CITATION: 537 US 488 (2003)
ARGUED: Dec 02, 2002
DECIDED: Mar 04, 2003

ADVOCATES:
Edwin S. Kneedler - on behalf of the Petitioner
Paul E. Frye - on behalf of the Respondent
Terrance G. Reed - for the Peabody Coal Co. et al. as amici curiae urging reversal
V. Thomas Lankford - for the Peabody Coal Co. et al. as amici curiae urging reversal

Facts of the case

The Indian Mineral Leasing Act of 1938 (IMLA) allows Indian tribes, with the approval of the Secretary of the Interior, to lease the mining rights on their tribal lands to private companies. In 1964, Navajo Nation (tribe) entered into a lease with the predecessor of Peabody Coal Company, allowing Peabody to mine on the tribe's land in return for a royalty of 37.5 cents for every ton of coal mined. The agreement was subject to renegotiation after 20 years. By 1984, the tribe's royalty was only worth 2% of Peabody's gross proceeds. In 1977 Congress had required a minimum of 12.5%. The tribe requested that the Secretary set a new rate, and the Director of Bureau of Indian Affairs for the Navajo Area, as the Secretary's representative, made a preliminary decision to set the rate at 20%. Peabody's representatives urged the Secretary to reverse or delay the decision. The Secretary agreed, and urged the parties to resume negotiations. The tribe and Peabody agreed on a rate of 12.5%. In 1993, however, the tribe sued the government in the Court of Federal Claims, alleging a breach of trust and claiming $600 million in damages. The court ruled for the government, explaining that though the government may have betrayed the tribe's trust by acting in Peabody's interest rather than the tribe's, it had not violated any specific statutory or regulatory obligation. The tribe was therefore not entitled to monetary relief. On appeal, the tribe argued that the entirety of the IMLA imposes on the government a broad obligation to look after the wellbeing of the tribe. The Court of Appeals for the Federal Circuit agreed and reversed the lower court, finding that "the Secretary must act in the best interests of the Indian tribes."

Question

Can the U.S. be held liable for a breach of trust with an Indian Tribe in connection with the negotiation of a mining lease, even when the U.S. has violated no specific statutory or regulatory duty established in the Indian Mineral Leasing Act of 1938?

Media for United States v. Navajo Nation

Audio Transcription for Oral Argument - December 02, 2002 in United States v. Navajo Nation

Audio Transcription for Opinion Announcement - March 04, 2003 in United States v. Navajo Nation

Ruth Bader Ginsburg:

The second case is United States againts Navajo Nation number 01-1375.

The Indian Mineral Leasing Act of 1938 which I will call it IMLA allows Indian Tribes to negotiate leases to mine coal on Indian land and assigns an approval role to the Secretary of the interior.

This case concerns a 1964 coal lease between the Navajo Nation and predecessor of the Peabody Coal Company and specifically a 1987 amendment raising the royalty under that lease.

The Navajo Nation sought compensation from the United States for an alleged breach of trust in connection with the Secretary’s approval of the 1987 rate increase.

Because no liability imposing provisions of the IMLA or its implementing regulations supports such a claim we reject the Tribe's suit.

*What you will do*: Decide whether each statement below agrees with the case summary above: (a) the 1964 lease paid the tribe 37.5 cents per ton of coal mined; (b) the tribe and Peabody settled on a royalty rate of 20%; (c) the Court of Federal Claims ruled in favor of the tribe. For each, answer yes or no and quote the words from the summary that decide it.

*Recorded information*:
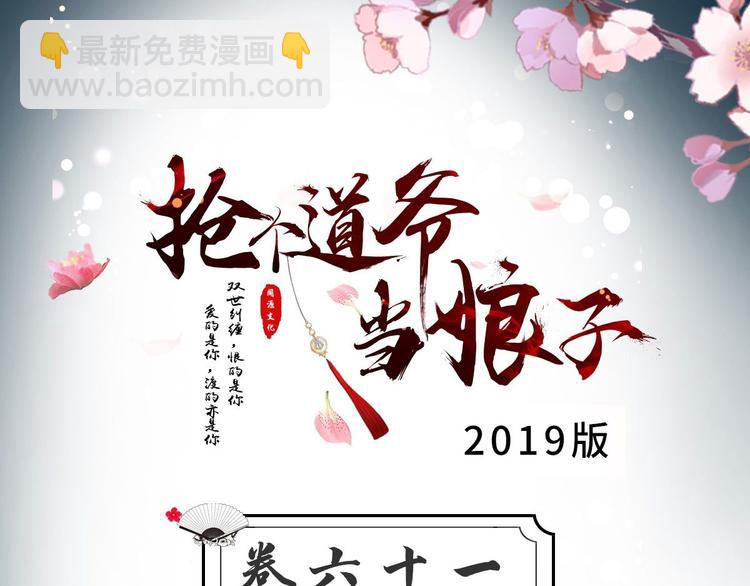 第61话 鬼族(1/2)-第62话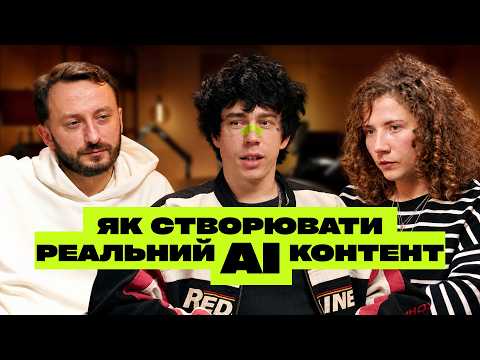 Сергій Руденко. Як стати успішним AI-креатором. Про ринок AI-контенту і важливість надивленності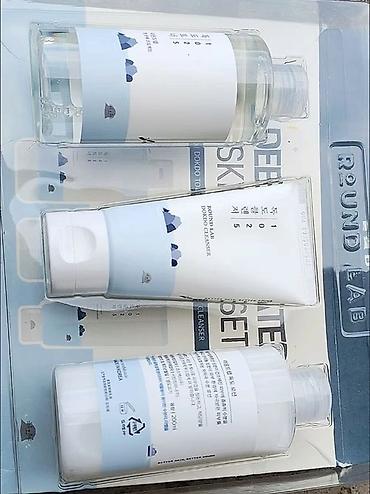 Подарки и сувениры: -Фотопостер -Чачыла -Бонбоньерка -Визитка -Этикетка -Духи -Заказы из — 15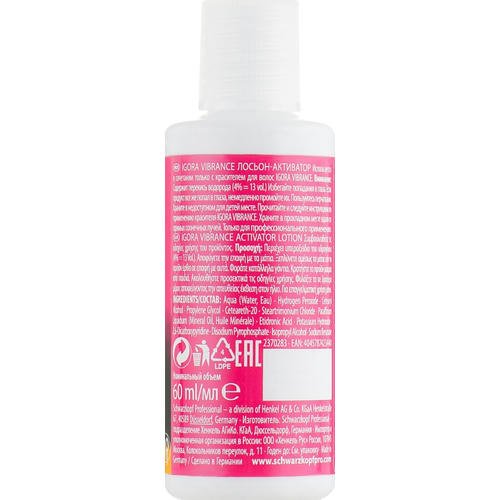 Schwarzkopf Professional Igora Vibrance Activ Lotion 4 % - Лосьон-активатор, 1000 мл. — изображение 2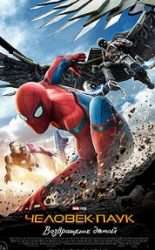 Человек-паук: Возвращение домой (фильм 2017)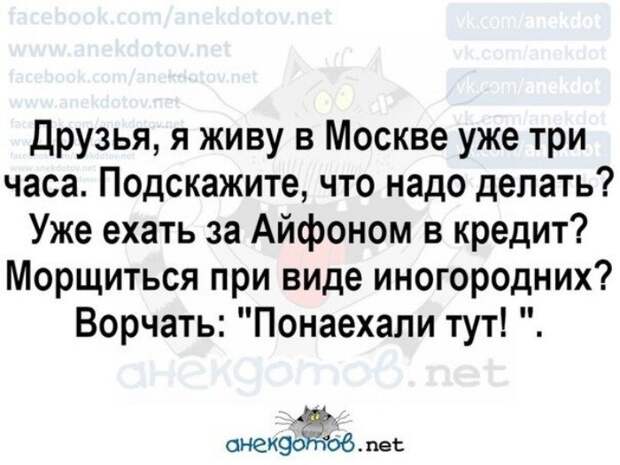 Анекдоты - лучшее от "анекдотовнет"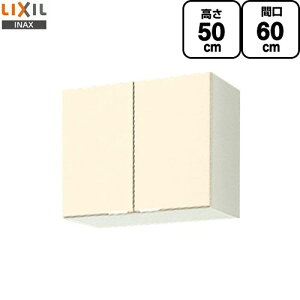 [GKF-A-60] ZNViLb` GKV[Y LIXIL ݌˒I EH[Lrlbg ԌF60cm F50cm sF36.7cm AC{[ yzy EyjzEԎw sz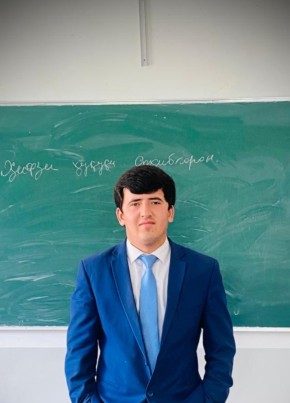 Кобилчон из Данғары 18 лет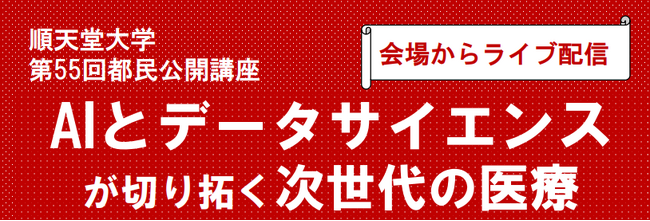 順天堂大学が「AIとデータサイエンスが切り拓く次世代の医療」をテーマにした公開講座を開催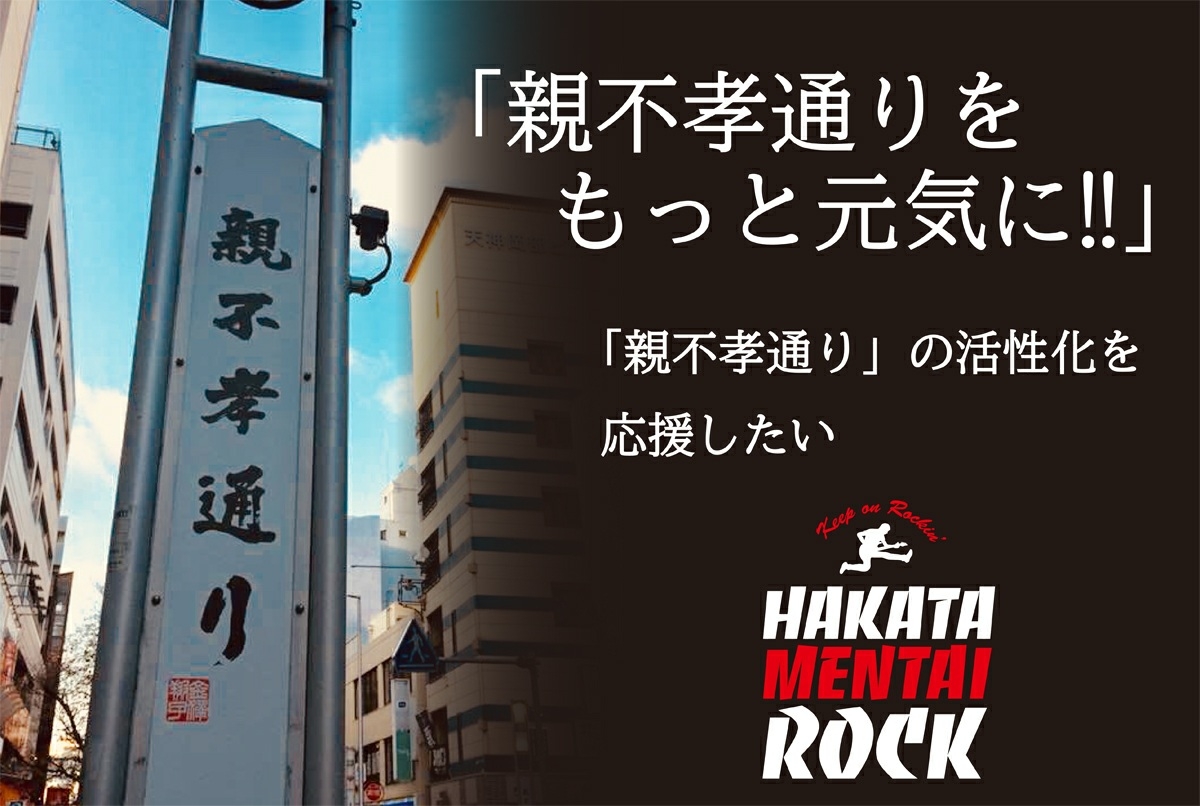 「博多ぐるめ応援隊」めんたいロック聖地“親不孝通り”復活のた めのストリートプロジェクト クラウドファンディングを開始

*Task output*:
(a) Yes: "in return for a royalty of 37.5 cents for every ton of coal mined."
(b) No: "The tribe and Peabody agreed on a rate of 12.5%."
(c) No: "The court ruled for the government."